The other package was removed, unopened, from the building, and so disposed of that it is hardly probable it will ever be found, and I do not feel called upon to bring it forth, as it would only serve to add more newspaper notoriety to the case.
If, however, my life is ever jeopardized, or my other statements discredited owing to want of additional proof in this matter, I shall at once cause it to be produced, and my so doing will result in showing that the portions therein contained are parts of the two bodies already found, and more important still that the package thus brought to light has necessarily occupied its present location for nearly seven years.
This will be corroborated by documentary evidence, freight, express and warehouse receipts, letters, etc., already in the hands of the authorities, together with evidence from workmen, if still alive and to be found.
Early in 1888, needing some extra carpenters, there came to me, in response to an advertisement, a tall, thin, muscular man, whom, at the time, I took to be a farmer from the Western plains.
BENJAMIN F. PITEZEL.
He assured me, however, that he was a carpenter, able to do as much and as good work as anyone else, that his name was Benjamin F. Pitezel, that he had a large family, was badly in need of work for their support and begged me to give him a trial. This I did, but soon found him to be a dreamer.
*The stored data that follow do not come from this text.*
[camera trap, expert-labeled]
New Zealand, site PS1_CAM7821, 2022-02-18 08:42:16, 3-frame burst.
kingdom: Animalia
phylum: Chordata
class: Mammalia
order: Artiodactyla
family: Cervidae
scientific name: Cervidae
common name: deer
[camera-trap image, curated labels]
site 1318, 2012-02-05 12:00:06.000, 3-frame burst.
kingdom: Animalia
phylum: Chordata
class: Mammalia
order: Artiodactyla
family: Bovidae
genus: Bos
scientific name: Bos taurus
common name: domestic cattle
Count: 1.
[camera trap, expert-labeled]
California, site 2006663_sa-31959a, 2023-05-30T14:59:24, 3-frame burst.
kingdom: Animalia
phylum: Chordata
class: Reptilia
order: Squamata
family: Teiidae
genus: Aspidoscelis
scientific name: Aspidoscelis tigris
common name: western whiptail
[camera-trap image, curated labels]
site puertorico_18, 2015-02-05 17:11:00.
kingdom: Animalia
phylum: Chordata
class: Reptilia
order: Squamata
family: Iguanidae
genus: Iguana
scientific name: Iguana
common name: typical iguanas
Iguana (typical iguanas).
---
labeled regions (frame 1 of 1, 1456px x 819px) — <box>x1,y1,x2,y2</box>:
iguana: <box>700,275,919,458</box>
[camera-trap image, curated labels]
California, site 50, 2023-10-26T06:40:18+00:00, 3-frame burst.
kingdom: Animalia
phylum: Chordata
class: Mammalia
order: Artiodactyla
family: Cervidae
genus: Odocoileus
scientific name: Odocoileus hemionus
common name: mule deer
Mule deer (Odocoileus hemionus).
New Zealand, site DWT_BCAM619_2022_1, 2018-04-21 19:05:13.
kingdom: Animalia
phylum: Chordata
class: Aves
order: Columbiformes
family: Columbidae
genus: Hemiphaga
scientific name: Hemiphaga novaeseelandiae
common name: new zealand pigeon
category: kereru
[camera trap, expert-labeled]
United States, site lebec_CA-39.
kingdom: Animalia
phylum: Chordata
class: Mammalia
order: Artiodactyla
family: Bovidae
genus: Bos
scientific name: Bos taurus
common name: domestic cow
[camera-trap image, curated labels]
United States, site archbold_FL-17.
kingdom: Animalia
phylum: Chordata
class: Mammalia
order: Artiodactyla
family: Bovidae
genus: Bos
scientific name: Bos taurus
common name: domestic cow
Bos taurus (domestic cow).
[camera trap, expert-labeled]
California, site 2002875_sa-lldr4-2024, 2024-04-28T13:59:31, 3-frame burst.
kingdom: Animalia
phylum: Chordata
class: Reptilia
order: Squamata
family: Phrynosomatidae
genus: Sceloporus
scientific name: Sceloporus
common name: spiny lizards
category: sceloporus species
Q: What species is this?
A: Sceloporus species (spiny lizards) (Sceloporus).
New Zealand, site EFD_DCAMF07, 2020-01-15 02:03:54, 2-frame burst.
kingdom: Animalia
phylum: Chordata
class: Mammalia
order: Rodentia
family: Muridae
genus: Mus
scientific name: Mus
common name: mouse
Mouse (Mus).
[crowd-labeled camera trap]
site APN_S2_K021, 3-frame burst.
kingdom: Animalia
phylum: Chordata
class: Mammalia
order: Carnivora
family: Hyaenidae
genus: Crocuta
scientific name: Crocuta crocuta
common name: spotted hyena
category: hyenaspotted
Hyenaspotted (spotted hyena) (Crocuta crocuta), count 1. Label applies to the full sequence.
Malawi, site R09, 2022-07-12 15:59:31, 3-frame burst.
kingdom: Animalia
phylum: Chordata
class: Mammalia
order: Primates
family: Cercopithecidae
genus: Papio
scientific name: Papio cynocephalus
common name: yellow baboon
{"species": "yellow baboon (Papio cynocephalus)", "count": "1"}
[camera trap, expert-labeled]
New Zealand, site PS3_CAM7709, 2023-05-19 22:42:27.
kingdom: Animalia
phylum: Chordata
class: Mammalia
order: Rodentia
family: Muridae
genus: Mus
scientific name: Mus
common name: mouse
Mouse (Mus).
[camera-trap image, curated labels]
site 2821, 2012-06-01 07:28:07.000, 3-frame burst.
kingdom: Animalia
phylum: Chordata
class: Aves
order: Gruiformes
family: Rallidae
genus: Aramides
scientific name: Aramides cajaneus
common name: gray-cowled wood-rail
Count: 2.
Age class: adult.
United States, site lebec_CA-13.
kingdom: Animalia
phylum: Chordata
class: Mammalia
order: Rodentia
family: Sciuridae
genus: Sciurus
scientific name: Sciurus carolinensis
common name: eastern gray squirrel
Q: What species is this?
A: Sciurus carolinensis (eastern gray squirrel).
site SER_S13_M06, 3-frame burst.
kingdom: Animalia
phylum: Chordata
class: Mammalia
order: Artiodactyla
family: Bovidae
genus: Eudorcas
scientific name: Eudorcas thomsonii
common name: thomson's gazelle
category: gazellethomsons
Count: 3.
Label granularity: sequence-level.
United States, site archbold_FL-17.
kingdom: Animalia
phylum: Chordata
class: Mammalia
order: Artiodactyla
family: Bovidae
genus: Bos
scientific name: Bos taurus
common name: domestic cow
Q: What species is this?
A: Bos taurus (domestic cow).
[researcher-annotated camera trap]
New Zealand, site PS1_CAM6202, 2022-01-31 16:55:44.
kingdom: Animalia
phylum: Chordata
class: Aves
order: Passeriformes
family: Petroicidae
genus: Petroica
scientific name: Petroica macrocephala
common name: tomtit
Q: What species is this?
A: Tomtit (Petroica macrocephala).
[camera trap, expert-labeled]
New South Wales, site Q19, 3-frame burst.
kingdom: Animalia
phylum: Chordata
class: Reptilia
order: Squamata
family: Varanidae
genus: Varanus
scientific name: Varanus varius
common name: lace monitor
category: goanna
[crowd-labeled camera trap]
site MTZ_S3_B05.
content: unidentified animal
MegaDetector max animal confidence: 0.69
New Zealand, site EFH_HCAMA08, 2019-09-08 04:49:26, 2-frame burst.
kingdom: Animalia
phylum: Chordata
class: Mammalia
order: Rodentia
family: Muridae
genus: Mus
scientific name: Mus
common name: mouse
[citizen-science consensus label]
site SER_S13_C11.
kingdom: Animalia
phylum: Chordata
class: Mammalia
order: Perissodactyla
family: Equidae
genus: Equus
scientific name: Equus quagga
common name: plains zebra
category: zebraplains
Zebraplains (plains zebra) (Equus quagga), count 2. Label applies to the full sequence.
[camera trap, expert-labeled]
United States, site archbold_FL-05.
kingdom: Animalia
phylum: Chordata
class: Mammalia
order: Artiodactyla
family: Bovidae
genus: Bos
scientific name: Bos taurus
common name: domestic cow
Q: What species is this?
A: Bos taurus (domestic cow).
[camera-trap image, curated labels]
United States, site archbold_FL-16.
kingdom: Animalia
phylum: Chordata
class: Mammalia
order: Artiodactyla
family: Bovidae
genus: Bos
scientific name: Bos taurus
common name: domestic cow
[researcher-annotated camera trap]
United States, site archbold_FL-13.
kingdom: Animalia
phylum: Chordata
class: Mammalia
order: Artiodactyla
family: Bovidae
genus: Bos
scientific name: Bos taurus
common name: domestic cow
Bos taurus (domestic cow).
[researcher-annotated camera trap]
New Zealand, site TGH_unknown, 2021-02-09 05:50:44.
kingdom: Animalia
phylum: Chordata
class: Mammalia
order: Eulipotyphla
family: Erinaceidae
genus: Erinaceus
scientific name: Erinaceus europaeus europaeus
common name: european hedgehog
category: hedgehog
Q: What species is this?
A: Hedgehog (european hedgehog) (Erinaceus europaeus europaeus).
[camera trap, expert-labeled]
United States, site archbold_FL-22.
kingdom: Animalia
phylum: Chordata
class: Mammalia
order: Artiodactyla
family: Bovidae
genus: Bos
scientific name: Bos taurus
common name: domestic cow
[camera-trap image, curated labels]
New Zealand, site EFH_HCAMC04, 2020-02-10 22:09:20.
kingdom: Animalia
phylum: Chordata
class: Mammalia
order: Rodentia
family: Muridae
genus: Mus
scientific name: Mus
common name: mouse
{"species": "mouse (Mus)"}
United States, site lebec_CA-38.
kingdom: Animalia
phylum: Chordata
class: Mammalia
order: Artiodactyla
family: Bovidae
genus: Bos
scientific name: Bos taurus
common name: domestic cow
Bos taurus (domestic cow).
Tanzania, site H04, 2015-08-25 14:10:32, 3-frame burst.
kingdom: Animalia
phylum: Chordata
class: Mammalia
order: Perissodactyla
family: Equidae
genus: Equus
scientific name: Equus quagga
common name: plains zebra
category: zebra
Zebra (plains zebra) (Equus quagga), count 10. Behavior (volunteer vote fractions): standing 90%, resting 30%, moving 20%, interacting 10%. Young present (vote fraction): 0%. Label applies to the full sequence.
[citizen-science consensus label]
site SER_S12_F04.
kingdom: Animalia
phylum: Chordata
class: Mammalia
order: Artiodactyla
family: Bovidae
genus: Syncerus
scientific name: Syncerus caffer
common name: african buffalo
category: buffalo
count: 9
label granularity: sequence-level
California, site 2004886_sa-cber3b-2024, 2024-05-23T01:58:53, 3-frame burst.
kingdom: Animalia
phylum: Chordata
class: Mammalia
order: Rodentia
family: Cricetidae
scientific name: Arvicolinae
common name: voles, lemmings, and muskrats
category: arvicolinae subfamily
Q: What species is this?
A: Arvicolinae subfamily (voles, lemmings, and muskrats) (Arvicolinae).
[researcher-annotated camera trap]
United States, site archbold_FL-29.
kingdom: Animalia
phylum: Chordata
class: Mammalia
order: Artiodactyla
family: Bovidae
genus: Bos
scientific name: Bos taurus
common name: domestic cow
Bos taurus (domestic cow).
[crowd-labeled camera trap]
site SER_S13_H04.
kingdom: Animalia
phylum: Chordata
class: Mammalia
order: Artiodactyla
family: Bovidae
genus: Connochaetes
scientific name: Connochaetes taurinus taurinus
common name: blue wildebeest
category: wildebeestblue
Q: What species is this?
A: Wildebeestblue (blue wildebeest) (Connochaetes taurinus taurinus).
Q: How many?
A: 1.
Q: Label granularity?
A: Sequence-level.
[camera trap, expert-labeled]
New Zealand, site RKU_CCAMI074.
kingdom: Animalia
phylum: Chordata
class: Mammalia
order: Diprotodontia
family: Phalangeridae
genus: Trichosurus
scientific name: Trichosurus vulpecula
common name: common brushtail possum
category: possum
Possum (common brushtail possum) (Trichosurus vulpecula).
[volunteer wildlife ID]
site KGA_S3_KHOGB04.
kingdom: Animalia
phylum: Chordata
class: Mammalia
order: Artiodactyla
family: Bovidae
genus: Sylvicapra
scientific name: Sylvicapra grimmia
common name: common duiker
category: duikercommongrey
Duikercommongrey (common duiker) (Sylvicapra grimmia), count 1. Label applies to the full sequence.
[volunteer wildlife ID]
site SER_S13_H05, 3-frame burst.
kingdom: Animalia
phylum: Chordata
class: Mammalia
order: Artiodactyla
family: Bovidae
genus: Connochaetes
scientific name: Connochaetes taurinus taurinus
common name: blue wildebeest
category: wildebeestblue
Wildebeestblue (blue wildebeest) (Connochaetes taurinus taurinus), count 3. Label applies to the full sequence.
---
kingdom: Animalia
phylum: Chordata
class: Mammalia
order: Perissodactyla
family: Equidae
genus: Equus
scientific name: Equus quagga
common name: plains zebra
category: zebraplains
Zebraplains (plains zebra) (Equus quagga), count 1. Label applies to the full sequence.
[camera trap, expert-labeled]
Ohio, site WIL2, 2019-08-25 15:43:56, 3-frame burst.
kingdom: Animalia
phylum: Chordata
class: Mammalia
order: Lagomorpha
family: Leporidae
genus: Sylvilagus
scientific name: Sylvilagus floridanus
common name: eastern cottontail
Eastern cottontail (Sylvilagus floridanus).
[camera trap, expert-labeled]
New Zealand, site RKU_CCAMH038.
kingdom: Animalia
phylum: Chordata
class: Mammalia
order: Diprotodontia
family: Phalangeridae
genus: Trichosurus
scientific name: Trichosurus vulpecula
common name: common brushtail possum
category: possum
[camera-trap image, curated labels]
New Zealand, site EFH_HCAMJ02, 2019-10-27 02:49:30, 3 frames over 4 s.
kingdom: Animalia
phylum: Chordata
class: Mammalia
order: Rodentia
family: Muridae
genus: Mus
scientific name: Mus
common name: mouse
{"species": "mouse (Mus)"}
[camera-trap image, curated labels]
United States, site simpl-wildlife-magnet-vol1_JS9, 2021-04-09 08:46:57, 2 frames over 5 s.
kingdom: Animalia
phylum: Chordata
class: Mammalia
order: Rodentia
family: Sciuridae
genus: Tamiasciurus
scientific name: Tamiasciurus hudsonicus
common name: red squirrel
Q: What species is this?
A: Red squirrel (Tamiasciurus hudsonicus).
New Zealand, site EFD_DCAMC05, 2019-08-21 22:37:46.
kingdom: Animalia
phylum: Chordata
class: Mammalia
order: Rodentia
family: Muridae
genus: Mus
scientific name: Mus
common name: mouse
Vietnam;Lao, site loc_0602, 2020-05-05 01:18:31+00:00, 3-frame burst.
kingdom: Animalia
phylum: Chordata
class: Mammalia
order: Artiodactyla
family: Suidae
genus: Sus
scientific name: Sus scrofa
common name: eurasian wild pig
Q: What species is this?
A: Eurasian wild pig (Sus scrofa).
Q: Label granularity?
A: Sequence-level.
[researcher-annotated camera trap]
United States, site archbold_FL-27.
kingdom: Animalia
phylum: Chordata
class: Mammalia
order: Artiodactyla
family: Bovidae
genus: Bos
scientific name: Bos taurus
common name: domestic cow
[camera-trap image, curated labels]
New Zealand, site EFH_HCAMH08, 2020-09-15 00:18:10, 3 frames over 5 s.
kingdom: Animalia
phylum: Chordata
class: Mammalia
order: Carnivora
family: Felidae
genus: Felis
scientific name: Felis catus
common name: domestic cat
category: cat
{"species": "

Coming to him at his work I would find him with a set of figures and perhaps a diagram illustrative of their use, or busy making a model of some complicated contrivance. This proceeded so far that for my own protection I had to cause him to work by contract instead of by the day, although I found him fully as improvident of his own time as he had been of mine. Little by little I grew to like his quiet ways, and to depend upon him to take charge of the work at times when I was obliged to be absent, and one day I said to him, “Ben, with all your mechanical ingenuity you should have been a rich man before now. How is it?” His answer was that heretofore the world had not seemed to be inclined to be kind to him. This seemed so aptly to describe my own case, that I talked with him further from time to time, and a summary of what I learned was as follows:—
He, like myself, had been a country-bred boy, knowing few pleasures, but, unfortunately, receiving few school advantages. At a comparatively early age he had married and commenced life as a farmer in Illinois or Indiana. Later he had moved to Kansas, and, later still, had been forced to leave that State owing to some legal trouble with a bank there, to which he had given a worthless mortgage to secure a loan in money. After leaving Kansas he had wandered through the Western States, principally in the gold regions, and finally had settled in Chicago with his family, which, while he traveled, had remained in Kansas. Very soon after reaching Chicago he had commenced working for me, and from that time until September 2, 1894, when he died, he was continually in my employ, working as a carpenter and builder, and as a real estate dealer and as a wholesale lumber merchant, buying and shipping lumber from the South and West to Chicago and St. Louis, where I also sold the same products.
I think it was in 1889 that I was one day waited upon by two gentlemen who wished to sell me a gas machine, by using which I could be forever independent of the regular city gas company. So great were the inducements held out that I later met them at their office in La Salle street, and before leaving them had bought one of the machines, which a few days later was arranged in the basement of my building, and I had notified the city company that thereafter I should cease to be one of their patrons. For two days the new machine performed wonders, and I recommended it to many of my customers and friends. The third evening when I was very busy my store was suddenly enveloped in darkness. I was obliged to turn away my customers and close for the want of light, and from then until morning I wrestled with my gas machine; and when Pitezel came to his day’s work he found me still perspiring, and, I fear, swearing over it.